Some of the concerns raised were anticipated at the onset of the study and correlate with findings of studies of similar types of healthcare workers in other parts of the world.25 Of concern, a meta-analysis of similar supervised healthcare workers found that the quality of care is of low standard when the supervised healthcare provider lacks appropriate supervision or training.11 Therefore, our study highlights the need to continue to disseminate information and education to other healthcare providers, particularly supervisors of clinical associates, as to their role, scope, and supervision requirements. As of 2019, clinical associates are not authorized to prescribe medication independently, which is less a reflection of their training than regulations that govern healthcare in South Africa. Change is expected because the published scope of practice included prescribing rights, but the required legislative changes are still awaited, which is an illustration of the challenges faced in introducing a new category of professionals.23 As articulated in an editorial by Sanele Ngcobo, vice chair of the Professional Association of Clinical Associates of South Africa, the government must do its part to support and promote the clinical associate profession to overcome continuing challenges.26

In our study, we purposefully selected all the physicians who directly supervised clinical associates in the district hospitals in the two provinces at the time. However, four did not respond, which may influence thematic saturation. Another limitation is inherent in the inductive approach to developing themes. Among measures to reduce this was peer debriefing during the coding process. A significant limitation was the delay in publishing this work following the research being undertaken, largely related to the protracted illness, and subsequent withdrawal from the project, of a lead researcher.

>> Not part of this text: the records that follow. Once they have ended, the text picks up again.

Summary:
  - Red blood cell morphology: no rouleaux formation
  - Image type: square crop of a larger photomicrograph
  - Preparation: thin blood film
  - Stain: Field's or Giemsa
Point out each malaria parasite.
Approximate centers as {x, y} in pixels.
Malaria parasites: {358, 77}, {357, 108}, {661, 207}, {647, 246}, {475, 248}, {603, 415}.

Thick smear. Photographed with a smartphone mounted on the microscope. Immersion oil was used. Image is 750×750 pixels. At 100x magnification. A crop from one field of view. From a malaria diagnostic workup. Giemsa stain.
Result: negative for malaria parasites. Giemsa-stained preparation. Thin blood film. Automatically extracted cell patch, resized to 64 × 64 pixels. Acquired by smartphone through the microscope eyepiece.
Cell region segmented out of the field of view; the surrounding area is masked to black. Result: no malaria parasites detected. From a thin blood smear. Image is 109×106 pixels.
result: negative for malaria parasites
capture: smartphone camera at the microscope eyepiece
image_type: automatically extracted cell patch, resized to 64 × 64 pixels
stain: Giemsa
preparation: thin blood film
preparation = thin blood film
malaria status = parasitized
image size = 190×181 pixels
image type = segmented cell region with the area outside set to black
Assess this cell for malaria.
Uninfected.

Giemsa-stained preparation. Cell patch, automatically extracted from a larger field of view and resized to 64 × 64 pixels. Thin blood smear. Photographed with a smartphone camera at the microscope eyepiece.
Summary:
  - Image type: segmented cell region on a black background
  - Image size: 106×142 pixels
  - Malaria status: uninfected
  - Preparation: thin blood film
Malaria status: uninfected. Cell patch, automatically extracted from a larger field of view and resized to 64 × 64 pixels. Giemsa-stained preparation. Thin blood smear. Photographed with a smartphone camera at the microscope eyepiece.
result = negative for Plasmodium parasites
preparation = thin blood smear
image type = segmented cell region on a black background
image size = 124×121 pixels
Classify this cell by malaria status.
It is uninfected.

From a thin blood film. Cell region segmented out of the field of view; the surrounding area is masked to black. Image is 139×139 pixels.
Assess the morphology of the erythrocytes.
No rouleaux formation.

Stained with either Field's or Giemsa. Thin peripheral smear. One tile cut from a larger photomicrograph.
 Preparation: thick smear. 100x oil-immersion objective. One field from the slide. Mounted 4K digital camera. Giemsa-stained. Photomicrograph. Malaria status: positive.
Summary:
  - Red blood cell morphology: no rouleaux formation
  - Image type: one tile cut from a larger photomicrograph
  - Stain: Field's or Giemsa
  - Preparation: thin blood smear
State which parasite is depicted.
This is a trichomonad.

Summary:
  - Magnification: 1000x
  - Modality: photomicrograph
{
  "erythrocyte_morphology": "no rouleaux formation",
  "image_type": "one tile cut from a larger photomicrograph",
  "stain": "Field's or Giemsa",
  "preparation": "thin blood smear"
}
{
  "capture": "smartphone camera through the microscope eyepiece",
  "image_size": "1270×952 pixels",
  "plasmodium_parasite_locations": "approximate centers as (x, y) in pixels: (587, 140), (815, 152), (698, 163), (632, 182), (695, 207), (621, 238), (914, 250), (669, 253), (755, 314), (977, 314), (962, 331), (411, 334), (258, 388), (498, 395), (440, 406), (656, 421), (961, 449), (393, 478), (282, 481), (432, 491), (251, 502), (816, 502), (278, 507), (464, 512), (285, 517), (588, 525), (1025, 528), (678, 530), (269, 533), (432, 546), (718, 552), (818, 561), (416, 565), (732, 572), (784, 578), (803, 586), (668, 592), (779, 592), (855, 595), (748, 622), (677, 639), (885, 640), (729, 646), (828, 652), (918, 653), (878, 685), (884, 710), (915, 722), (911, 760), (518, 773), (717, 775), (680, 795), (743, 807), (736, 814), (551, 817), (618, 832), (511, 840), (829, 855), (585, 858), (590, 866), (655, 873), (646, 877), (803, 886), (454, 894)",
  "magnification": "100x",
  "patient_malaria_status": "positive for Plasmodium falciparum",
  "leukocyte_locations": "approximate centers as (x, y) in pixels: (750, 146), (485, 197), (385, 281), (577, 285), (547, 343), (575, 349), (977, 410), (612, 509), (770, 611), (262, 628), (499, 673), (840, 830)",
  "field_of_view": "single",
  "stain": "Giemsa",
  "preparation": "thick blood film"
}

The study provides important baseline data and serves as a springboard for additional work in the area of human resources for healthcare. Further investigations include a follow-up to this study with a larger population of supervisors of clinical associates. As of 2019, South African universities have graduated 1,071 clinical associates, with 851 registered to practice in 30 district hospitals across all nine provinces.17

Research is needed in countrywide studies of the effect of clinical associates in the delivery of healthcare as well as a study of patient perceptions of clinical associates. Such studies will provide further insight into the needs of South African society. The list of needs includes curriculum validation and changes, as well as informing South African district hospitals of developing and improving roles of clinical associates.

CONCLUSION

Clinical associates are a recent inclusion of medical personnel in South Africa and are modeled after PAs. This study on the perception of supervisors in two provinces in 2012 found the clinical associate growing in recognition, competence, and availability. The key findings are promising for the future of clinical associates as demonstrated by the acceptance and positive effect of the new cadre. Baseline opinions helped to enhance curriculum and highlight the significant contribution clinical associates play in improving the quality of district-level healthcare in South Africa. The study points to the need to document the work done by clinical associates across the country. The results support the need for increased training, graduation, and deployment of clinical associates.